# [Problem]
Your task is to transcribe the data exactly while omitting each picture.

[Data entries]
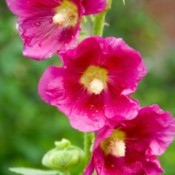 Blooming Hollyhocks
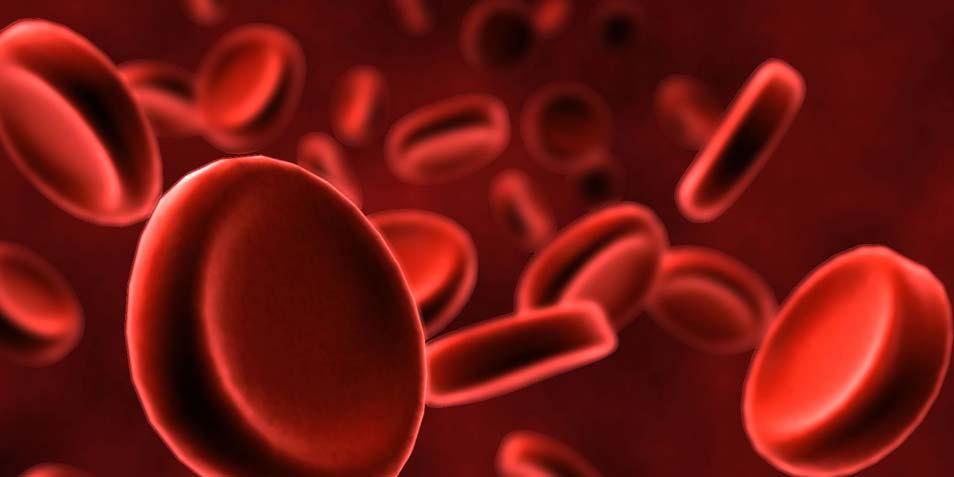 bloedcel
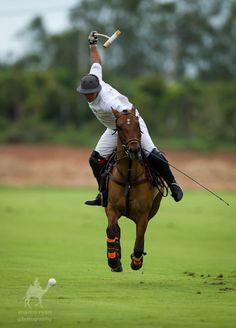 love polo...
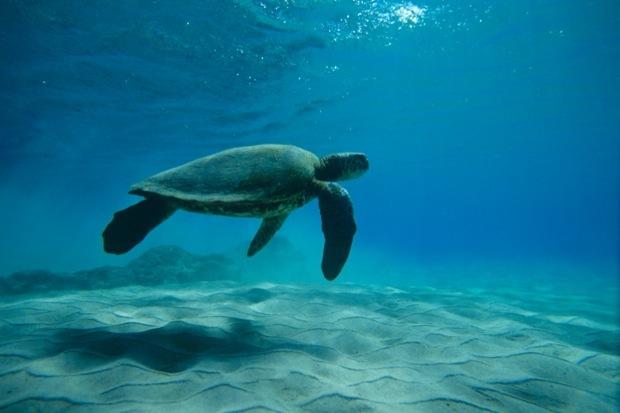 Tartaruga sotto la carta da parati delle onde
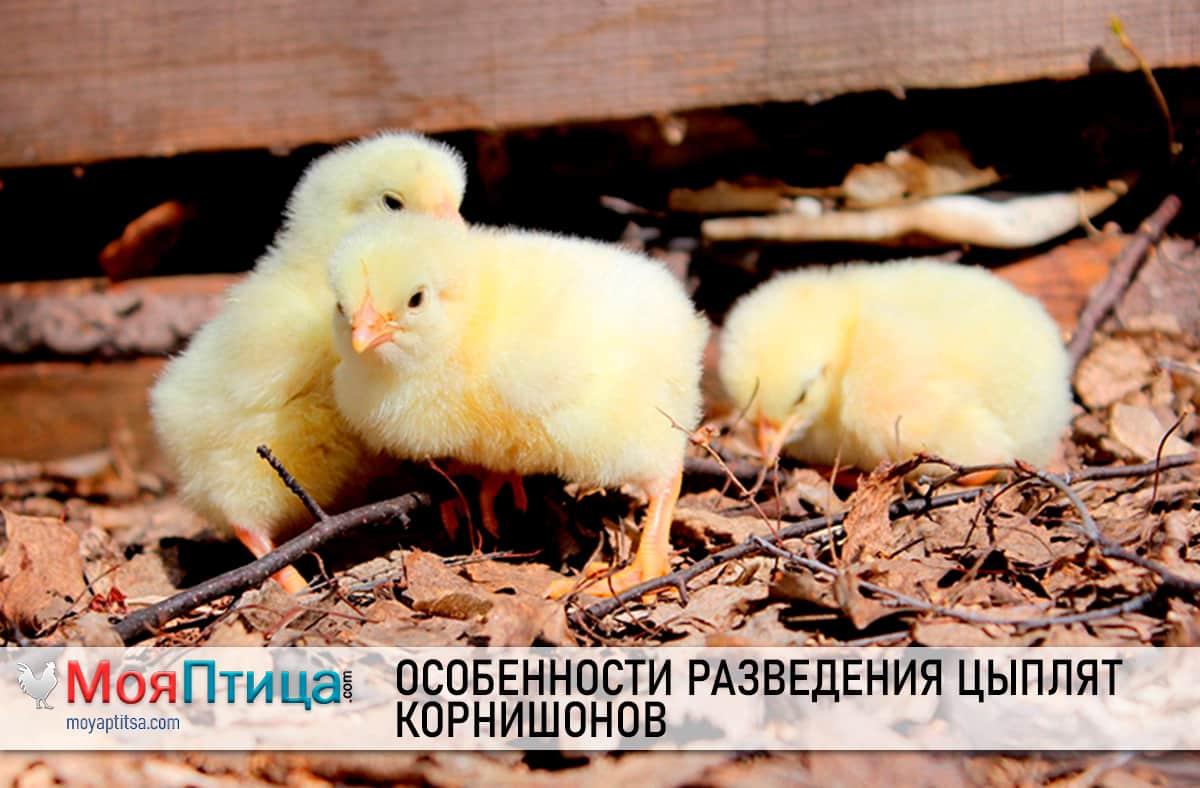 Описание цыплят корнишонов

# [Expected answer]
 Blooming Hollyhocks
 bloedcel
 love polo...
 Tartaruga sotto la carta da parati delle onde
 Описание цыплят корнишонов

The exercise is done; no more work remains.